Vincent just stared down at her, his expression fading from an odd expression of distance to something she'd never thought she'd see: compassion and… adoration. Natalie nearly lost the ability to breathe and the longer she held his gaze, the harder it was to do just that. Finally, she looked down.

"I would say that you have voiced my own fears to the letter." He lifted her chin with his golden claw and examined her face. "So? What should we do? Should we answer our passions and forget the logic and common sense that often protects us from ourselves?" Natalie flushed a deep shade of red, but somehow managed to hold his gaze. "Should we distance one from the other until the reality of your experiment arises in the form of failure or success? Should I accept the one dream attained and put away the other so that I do not tempt the fates? Or should I vanish again within myself and save you from the heartache that I know will come of any association with that darkness which resides within this cold heart?"
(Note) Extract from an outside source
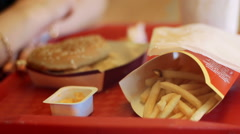 Fast food hamburger and french fries on a tray Stock Footage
Natalie closed her eyes and he lowered his hand from her chin. She immediately lowered her head. "I don't know about you, but these past few days have been glorious. It's been like living a dream and I don't want it to end. But, then again, you deserve happiness just as much as I do. If you think you'd be happier in that dark room in a coffin… away from everyone who's ever cared about you, well I guess you should do that." She paused, swallowing her tears as she opened her eyes and looked up at him. He was gazing down at her as usual. "But then you'd be tormented by the 'what if's. You don't really want that, do you? You don't want the nightmares to start again, do you? You couldn't! Not when you know that I'd do anything to make you happy!"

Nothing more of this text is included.